RECORDS
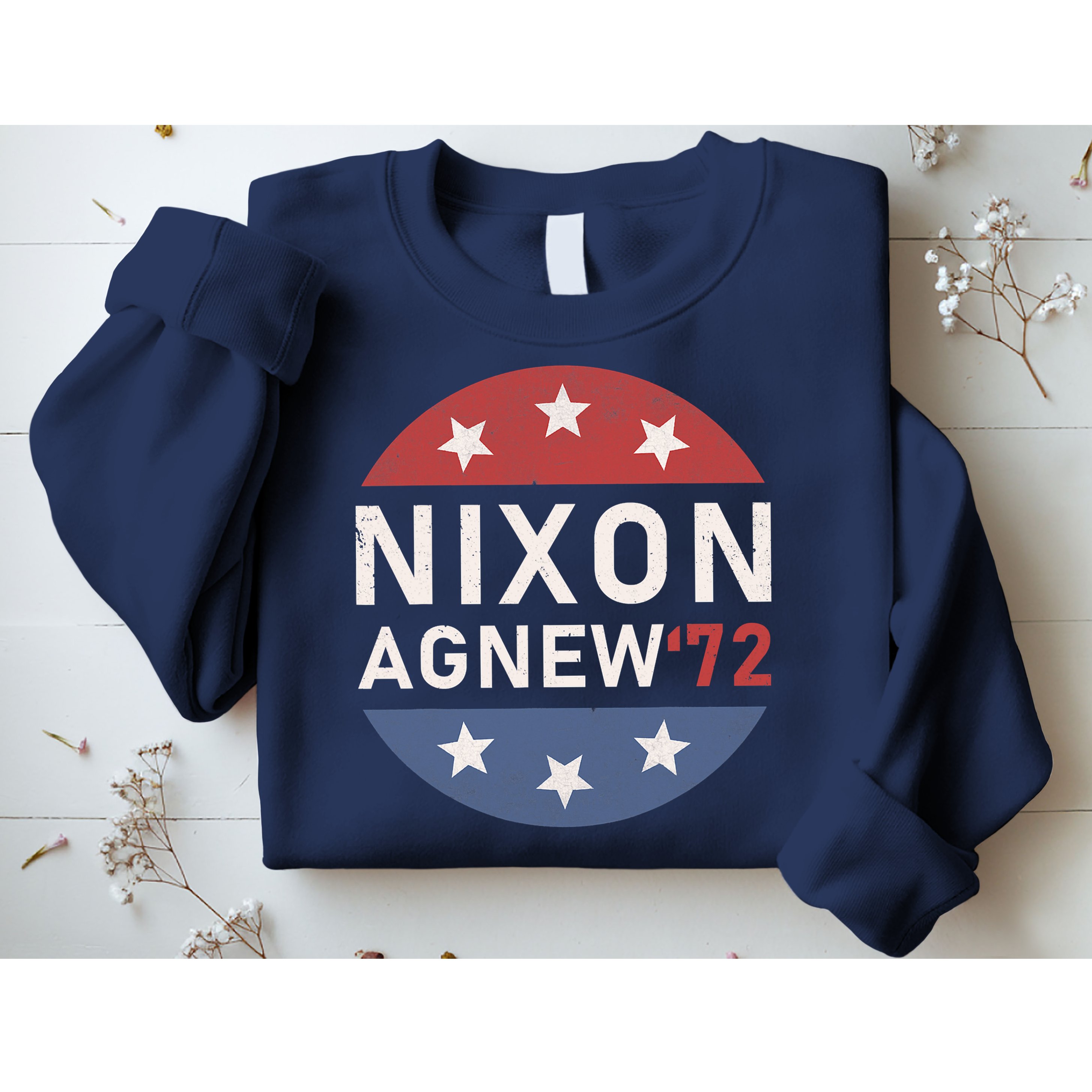 RICHARD NIXON AGNEW NIXON 1972 ELECTION CAMPAIGN Sweatshirt
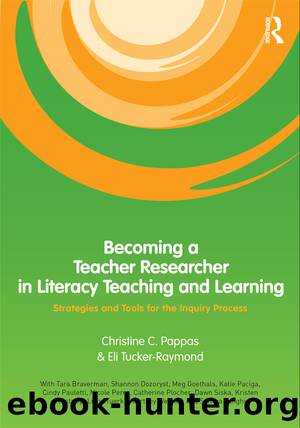 Becoming a Teacher Researcher in Literacy Teaching and Learning by Pappas Christine C.;Tucker-Raymond Eli;Raymond-Tucker Eli;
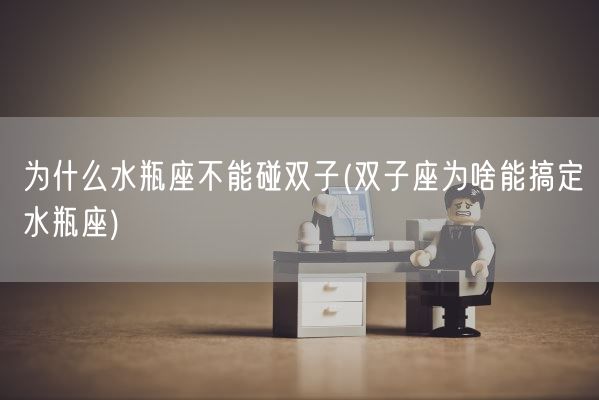 为什么水瓶座不能碰双子(双子座为啥能搞定水瓶座)(图1)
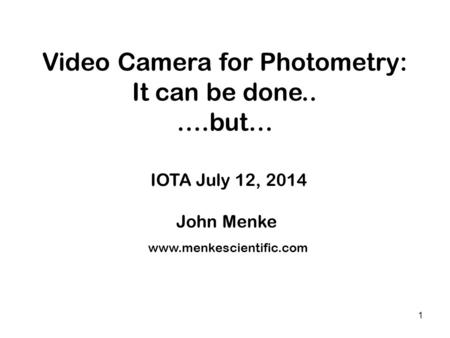 1 Video Camera for Photometry: It can be done.. ….but… IOTA July 12, 2014 John Menke x x x www.menkescientific.com.
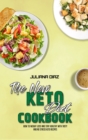 The New Keto Diet Cookbook : How To Weight Loss And Stay Healthy With Tasty And No Stress Keto Recipes - Book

ASSIGNMENT
Can you retype every line of the data above word for word, leaving the pictures out?

ANSWER SECTION
 RICHARD NIXON AGNEW NIXON 1972 ELECTION CAMPAIGN Sweatshirt
 Becoming a Teacher Researcher in Literacy Teaching and Learning by Pappas Christine C.;Tucker-Raymond Eli;Raymond-Tucker Eli;
 为什么水瓶座不能碰双子(双子座为啥能搞定水瓶座)(图1)
 1 Video Camera for Photometry: It can be done.. ….but… IOTA July 12, 2014 John Menke x x x www.menkescientific.com.
 The New Keto Diet Cookbook : How To Weight Loss And Stay Healthy With Tasty And No Stress Keto Recipes - Book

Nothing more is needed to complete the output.